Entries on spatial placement

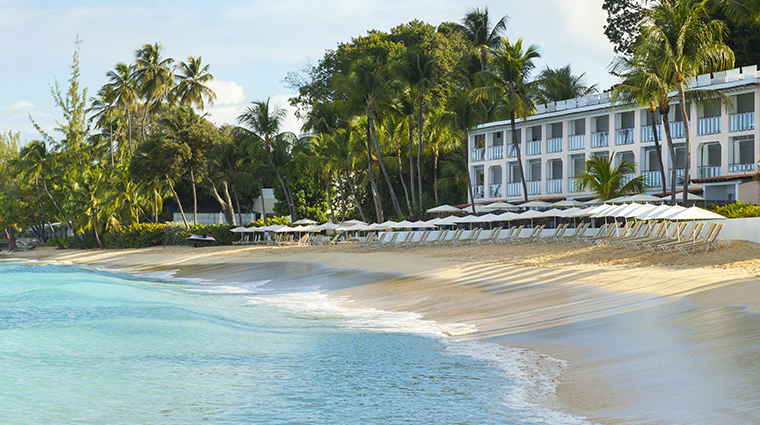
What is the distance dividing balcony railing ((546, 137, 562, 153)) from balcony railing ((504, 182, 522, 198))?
8.59 ft

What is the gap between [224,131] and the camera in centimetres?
4616

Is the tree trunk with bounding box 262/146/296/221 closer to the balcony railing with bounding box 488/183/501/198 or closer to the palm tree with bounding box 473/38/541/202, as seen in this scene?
the balcony railing with bounding box 488/183/501/198

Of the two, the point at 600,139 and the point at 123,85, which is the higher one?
the point at 123,85

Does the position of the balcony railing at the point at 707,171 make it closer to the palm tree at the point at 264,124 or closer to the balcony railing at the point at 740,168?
the balcony railing at the point at 740,168

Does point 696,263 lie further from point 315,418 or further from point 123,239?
point 123,239

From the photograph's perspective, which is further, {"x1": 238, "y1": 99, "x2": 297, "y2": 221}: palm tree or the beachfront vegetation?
{"x1": 238, "y1": 99, "x2": 297, "y2": 221}: palm tree

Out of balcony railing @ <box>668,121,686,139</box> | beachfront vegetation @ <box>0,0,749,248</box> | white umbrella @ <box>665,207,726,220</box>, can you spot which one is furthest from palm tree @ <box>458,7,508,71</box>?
white umbrella @ <box>665,207,726,220</box>

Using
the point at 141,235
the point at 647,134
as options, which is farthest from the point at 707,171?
the point at 141,235

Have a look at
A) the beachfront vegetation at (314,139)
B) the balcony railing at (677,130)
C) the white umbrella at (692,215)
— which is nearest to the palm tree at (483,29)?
the beachfront vegetation at (314,139)

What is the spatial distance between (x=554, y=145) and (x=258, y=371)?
30776 millimetres

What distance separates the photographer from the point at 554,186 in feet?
119

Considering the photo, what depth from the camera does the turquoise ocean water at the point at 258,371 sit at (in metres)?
6.31

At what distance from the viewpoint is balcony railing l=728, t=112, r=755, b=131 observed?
2823 cm

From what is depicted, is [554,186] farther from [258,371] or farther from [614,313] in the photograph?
[258,371]
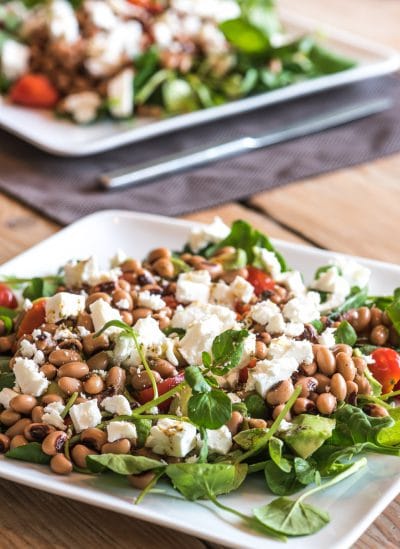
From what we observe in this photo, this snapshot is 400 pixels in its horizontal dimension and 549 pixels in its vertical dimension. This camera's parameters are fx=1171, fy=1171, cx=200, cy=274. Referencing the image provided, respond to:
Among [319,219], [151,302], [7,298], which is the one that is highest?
[151,302]

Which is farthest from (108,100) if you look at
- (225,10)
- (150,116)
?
(225,10)

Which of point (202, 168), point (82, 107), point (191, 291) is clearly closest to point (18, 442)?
point (191, 291)

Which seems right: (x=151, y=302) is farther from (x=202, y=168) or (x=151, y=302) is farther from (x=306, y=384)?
(x=202, y=168)

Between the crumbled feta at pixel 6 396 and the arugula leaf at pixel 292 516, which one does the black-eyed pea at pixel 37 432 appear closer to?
the crumbled feta at pixel 6 396

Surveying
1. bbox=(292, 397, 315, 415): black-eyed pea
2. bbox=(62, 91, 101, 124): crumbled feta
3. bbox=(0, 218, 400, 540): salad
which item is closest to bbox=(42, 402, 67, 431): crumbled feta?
bbox=(0, 218, 400, 540): salad

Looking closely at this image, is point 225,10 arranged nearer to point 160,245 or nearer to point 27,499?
point 160,245

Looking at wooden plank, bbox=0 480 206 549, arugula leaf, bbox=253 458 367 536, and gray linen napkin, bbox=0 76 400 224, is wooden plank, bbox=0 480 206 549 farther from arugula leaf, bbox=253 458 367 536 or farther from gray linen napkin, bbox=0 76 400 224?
gray linen napkin, bbox=0 76 400 224
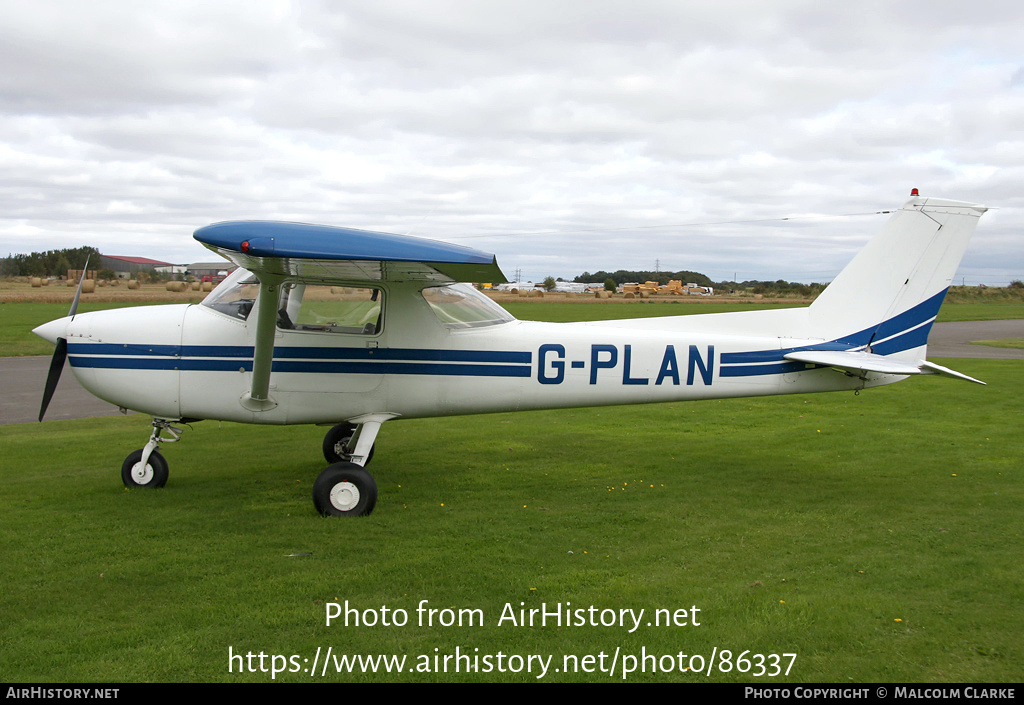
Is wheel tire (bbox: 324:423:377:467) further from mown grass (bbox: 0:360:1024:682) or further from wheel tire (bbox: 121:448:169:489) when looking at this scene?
wheel tire (bbox: 121:448:169:489)

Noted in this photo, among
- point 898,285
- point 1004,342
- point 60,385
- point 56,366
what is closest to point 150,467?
point 56,366

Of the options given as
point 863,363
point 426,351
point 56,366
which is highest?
point 863,363

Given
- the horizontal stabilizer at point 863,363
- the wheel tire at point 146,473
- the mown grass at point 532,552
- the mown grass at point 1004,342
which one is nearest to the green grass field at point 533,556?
the mown grass at point 532,552

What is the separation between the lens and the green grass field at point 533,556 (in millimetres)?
3830

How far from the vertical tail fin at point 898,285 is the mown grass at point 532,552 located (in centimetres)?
147

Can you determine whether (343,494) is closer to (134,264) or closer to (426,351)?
(426,351)

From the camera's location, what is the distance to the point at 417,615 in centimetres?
428

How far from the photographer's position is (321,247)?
16.5 ft

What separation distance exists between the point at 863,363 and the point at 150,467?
701 centimetres

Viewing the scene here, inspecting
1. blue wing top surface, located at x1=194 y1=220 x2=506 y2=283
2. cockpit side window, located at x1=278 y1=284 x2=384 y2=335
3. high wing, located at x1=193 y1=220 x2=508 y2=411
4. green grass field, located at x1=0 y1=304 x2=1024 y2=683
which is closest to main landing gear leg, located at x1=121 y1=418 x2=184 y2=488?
green grass field, located at x1=0 y1=304 x2=1024 y2=683

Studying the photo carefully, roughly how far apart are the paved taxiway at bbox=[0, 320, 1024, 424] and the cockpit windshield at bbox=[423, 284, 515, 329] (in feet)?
26.3

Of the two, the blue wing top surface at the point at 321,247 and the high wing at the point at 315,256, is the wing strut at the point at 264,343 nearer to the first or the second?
the high wing at the point at 315,256

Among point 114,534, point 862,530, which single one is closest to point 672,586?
point 862,530

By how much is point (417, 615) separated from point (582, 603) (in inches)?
39.4
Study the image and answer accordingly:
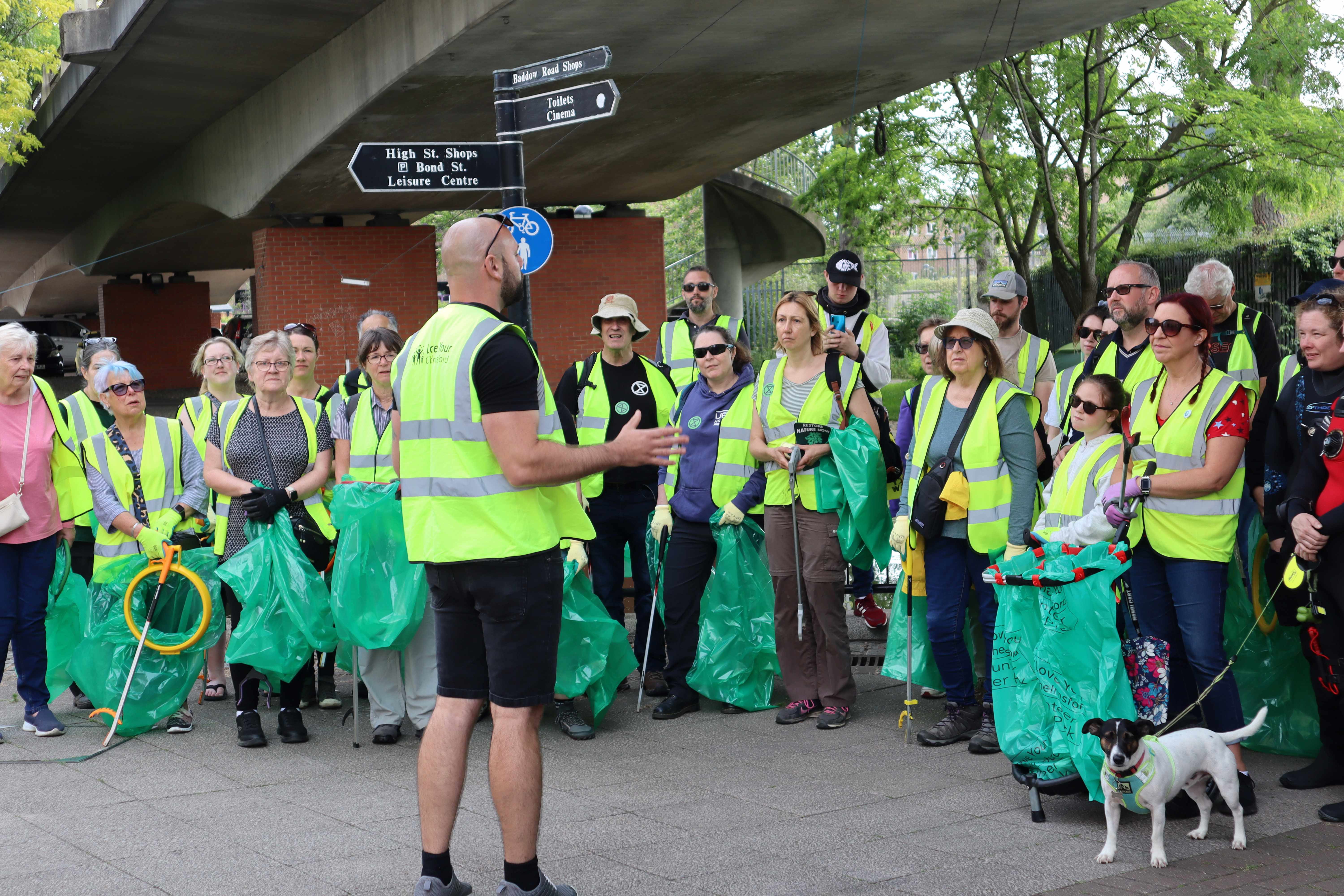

**TASK REQUIREMENTS**
Gather every line of the records above that holds the word "nearer", and copy each one out in full.

**EXERCISE RESPONSE**
Looking closely at this image, is point 225,10 arranged nearer to point 160,245 or nearer to point 27,499?
Of the two, the blue wing top surface at the point at 321,247 and the high wing at the point at 315,256, is the wing strut at the point at 264,343 nearer to the first or the second?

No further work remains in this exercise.